Though the decision to fund NICRE was taken before the outbreak of COVID-19, its work will help to understand the ongoing impacts in rural areas and inform recovery. The Centre will begin its work formally this September, but the current crisis means its partners are already working to support the national response to the pandemic.

A key focus for NICRE will be to identify and release rural contributions to the UK’s long term challenges and opportunities – an ageing society, need for clean growth, future mobility and the data revolution – identified as Grand Challenges in the UK’s Industrial Strategy.

Richard Baker, Head of Strategy and Policy at the North East Local Enterprise Partnership, said: “The centre marks an important milestone in the development of key economic assets in the region and will contribute to our regional economic strategy development.

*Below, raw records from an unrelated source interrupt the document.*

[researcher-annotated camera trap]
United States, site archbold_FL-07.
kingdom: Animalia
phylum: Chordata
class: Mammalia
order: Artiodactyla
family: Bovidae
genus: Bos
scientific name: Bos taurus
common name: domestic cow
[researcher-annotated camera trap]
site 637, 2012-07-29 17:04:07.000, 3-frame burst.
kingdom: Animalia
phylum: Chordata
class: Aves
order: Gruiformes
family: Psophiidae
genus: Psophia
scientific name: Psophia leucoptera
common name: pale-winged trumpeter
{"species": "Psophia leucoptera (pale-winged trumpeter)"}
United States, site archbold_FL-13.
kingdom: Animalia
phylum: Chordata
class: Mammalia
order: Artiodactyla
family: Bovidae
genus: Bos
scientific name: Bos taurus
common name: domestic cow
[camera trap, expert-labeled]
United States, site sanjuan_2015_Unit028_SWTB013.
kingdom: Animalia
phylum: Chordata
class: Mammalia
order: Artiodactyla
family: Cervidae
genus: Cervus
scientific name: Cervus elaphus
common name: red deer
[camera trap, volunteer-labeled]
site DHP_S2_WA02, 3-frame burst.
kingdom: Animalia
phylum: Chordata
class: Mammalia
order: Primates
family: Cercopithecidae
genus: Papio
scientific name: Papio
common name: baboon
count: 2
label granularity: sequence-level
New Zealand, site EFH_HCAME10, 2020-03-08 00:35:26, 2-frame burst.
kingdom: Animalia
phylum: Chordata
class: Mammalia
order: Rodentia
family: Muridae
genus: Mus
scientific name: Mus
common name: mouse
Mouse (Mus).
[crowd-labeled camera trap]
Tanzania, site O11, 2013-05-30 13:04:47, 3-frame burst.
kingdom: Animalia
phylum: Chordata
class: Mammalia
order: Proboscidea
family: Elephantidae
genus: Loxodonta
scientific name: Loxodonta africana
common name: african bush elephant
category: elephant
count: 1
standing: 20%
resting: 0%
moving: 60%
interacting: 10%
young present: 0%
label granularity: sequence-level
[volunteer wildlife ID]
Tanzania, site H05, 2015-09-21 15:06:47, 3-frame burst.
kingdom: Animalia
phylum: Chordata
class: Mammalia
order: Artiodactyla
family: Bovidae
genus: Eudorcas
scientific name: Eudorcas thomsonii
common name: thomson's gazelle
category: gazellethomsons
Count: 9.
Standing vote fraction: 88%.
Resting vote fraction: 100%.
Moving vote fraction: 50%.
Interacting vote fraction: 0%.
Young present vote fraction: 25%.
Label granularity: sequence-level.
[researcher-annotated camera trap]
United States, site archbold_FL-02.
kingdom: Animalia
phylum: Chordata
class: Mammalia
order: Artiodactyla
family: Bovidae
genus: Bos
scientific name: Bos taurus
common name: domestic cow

"NICRE’s multi-disciplinary approach, which will combine research programmes and evaluation of practice in delivery, offers a unique opportunity to tackle both opportunities and deep-seated economic challenges in our rural communities. It couldn’t be more timely as we work together to respond to the COVID-19 pandemic and plan the North East’s recovery programme, and consider changes ahead in rural policy now we have left the European Union.

"The North East Local Enterprise Partnership welcomes the plan for collaborative development of solutions that foster rural innovation and enterprise to raise the economic productivity and protect the vibrancy and dynamism of our rural areas. It is also good that through NICRE we will be able to work with other rural regions across England to learn from the experience of different places."